The plan would fully repeal the health care law's individual and employer coverage mandates and their associated penalties. It would keep popular provisions, such as its requirement that health plans keep young people on their parents' plans until the age of 26 and the ban on insurers kicking sick consumers off their plans. Unlike the tax credits offered under the health law, these would be a flat, monthly credit available regardless of income. Older Americans, whose health costs are usually higher, would get larger credits.

The proposal would forbid insurers from discriminating on the basis of pre-existing conditions, highlighting a requirement that insurers not increase costs for anyone who maintains continuous coverage under a health plan. They also propose $25 billion in funding to strengthen state-based high-risk pools for consumers otherwise priced out of the individual market, in which premiums would be capped.

Under the new Republican plan, insurers would get regulatory relief from many of the law's requirements related to essential health benefits, and they'd also get to charge older Americans up to five times more than younger Americans for their insurance. The health law sets that ratio at three.

The proposal relies on the expansion of tax-preferred Health Savings Accounts, which are usually coupled with high-
deductible health plans. It would expand regulations that let insurers sell products across state lines, and it would also allow small businesses to band together to offer association health plans. The proposal also takes aim at employer-sponsored health insurance by capping the health insurance tax exclusion for employers for the most generous health care plans. The move would rein in what some Republicans view as a problematic tax break for employers while discouraging high-end coverage.

The blueprint also outlines $25 billion in funding for states looking at innovative ways to reduce insurance premiums. And it includes several restrictions on using taxpayer funding for abortions that go beyond those in the 2010 law.
The outline would overhaul the Medicare program for the elderly and disabled by setting up a voucher program under which the federal government would pay a portion of the health insurance premium as a defined contribution. Beneficiaries would be liable for the remainder of the cost. Republican budgets and other proposals in recent years have described similar ideas. Other provisions take aim at uncompensated care and look to achieve performance parity between private Medicare Advantage plans and traditional fee-for-service Medicare. It would also give insurers more flexibility in benefit design under Medicare Advantage.

IPAB Lives on in Annual Medicare Report


Medicare trustees on Wednesday again gave prominence to the Independent Payment Advisory Board (IPAB), a panel created under the 2010 health care law that's never had members appointed and that's been repeatedly targeted for termination by congressional Republicans, with the backing of some Democrats.

The law mandates that IPAB or the Department of Health and Human Services (HHS) put forward a package of spending cuts if growth in Medicare spending reaches a trigger point.

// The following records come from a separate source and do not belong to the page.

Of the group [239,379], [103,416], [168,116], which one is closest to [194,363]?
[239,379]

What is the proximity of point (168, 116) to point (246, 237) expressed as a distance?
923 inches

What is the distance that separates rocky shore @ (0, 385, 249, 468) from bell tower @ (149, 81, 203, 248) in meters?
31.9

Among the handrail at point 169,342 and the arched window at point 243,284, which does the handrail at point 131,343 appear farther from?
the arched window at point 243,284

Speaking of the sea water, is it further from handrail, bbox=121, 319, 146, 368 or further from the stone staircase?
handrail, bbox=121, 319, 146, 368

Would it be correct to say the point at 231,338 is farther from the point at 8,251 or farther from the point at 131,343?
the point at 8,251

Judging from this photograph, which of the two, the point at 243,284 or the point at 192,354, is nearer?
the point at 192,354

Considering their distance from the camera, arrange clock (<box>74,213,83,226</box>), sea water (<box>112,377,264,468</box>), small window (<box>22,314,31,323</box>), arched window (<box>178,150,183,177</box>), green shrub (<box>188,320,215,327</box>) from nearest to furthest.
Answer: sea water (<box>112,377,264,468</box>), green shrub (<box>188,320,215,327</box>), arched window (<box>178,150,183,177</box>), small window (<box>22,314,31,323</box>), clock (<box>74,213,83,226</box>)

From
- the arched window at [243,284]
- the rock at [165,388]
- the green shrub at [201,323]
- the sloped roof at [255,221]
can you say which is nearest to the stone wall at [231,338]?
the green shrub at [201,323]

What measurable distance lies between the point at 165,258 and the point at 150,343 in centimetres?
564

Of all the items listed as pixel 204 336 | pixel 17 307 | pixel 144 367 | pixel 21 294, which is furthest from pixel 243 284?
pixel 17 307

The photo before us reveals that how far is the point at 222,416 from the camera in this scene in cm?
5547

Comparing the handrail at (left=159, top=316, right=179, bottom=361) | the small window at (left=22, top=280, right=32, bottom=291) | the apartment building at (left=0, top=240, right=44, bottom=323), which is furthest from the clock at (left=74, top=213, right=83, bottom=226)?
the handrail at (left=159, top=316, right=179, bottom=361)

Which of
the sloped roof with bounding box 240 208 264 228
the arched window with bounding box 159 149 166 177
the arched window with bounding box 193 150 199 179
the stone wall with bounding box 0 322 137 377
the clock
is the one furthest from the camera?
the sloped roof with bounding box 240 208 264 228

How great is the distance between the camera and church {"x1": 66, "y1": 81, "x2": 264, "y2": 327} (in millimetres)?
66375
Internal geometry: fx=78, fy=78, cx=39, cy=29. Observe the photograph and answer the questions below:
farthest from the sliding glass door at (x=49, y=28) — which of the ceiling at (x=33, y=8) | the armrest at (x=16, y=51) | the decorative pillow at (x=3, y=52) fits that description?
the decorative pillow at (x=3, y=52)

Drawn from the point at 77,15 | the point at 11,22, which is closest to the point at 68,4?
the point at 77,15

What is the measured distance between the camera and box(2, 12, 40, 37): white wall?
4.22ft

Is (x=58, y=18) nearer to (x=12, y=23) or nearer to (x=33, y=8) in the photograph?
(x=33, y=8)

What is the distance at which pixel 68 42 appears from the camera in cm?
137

The trustees on Wednesday reiterated an estimate that the IPAB trigger on spending would be reached for the first time in 2017, which would require that a package of cost-cutting proposals move forward in 2018.

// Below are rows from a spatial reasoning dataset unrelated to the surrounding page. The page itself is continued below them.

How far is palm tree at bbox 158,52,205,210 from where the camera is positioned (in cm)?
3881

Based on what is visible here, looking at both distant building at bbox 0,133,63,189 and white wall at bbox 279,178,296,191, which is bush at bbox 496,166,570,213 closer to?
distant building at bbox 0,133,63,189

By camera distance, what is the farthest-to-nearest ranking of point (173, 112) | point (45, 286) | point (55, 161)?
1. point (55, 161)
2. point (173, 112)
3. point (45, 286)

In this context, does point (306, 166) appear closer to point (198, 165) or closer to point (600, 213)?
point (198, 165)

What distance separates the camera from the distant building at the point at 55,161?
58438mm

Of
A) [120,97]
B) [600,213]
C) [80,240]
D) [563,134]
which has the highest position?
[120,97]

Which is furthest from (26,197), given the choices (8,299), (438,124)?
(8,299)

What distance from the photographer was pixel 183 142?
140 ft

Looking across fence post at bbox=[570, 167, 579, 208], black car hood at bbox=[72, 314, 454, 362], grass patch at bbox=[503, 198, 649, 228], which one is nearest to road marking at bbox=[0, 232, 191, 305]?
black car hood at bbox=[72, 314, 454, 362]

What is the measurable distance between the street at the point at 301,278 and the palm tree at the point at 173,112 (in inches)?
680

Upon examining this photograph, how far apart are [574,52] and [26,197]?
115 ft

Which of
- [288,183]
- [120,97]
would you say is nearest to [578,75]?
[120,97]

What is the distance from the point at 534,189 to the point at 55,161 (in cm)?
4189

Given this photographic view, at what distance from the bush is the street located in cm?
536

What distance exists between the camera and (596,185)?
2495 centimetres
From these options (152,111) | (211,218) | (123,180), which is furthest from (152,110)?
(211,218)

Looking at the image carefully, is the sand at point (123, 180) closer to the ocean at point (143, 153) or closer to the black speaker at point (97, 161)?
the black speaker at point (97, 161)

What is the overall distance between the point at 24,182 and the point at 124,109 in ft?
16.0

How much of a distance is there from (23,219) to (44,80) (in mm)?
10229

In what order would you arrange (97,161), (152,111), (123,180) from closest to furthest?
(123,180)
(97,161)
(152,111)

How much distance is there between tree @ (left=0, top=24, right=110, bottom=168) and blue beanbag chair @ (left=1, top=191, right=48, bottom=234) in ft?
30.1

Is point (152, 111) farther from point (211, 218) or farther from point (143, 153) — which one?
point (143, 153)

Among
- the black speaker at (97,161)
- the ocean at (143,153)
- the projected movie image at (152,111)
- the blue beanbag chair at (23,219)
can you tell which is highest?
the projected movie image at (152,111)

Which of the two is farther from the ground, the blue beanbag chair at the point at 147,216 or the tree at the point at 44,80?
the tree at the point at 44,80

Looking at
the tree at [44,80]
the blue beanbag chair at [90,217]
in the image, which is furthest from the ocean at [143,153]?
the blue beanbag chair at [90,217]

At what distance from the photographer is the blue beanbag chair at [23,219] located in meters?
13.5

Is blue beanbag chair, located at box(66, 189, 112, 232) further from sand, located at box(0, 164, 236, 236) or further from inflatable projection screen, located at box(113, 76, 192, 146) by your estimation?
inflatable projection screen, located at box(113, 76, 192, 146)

Lawmakers have a history of easing the terms of cost controls such as the IPAB. It did this with the so-called sustainable growth rate, created by a 1997 budget law. Moving to repeal the IPAB provision could trigger a debate about finding alternative savings in the budget to offset the loss of those estimated to result from the trigger provision. The 2010 law calls for making IPAB’s proposals take effect automatically unless Congress acts to stop them. Paying the cost for medical care for the aging baby boomers is seen as one of the largest challenges to the federal budget. Medicare's annual outlays may jump to $1.29 trillion in fiscal 2026 from $695 billion in fiscal 2016, according to the Congressional Budget Office.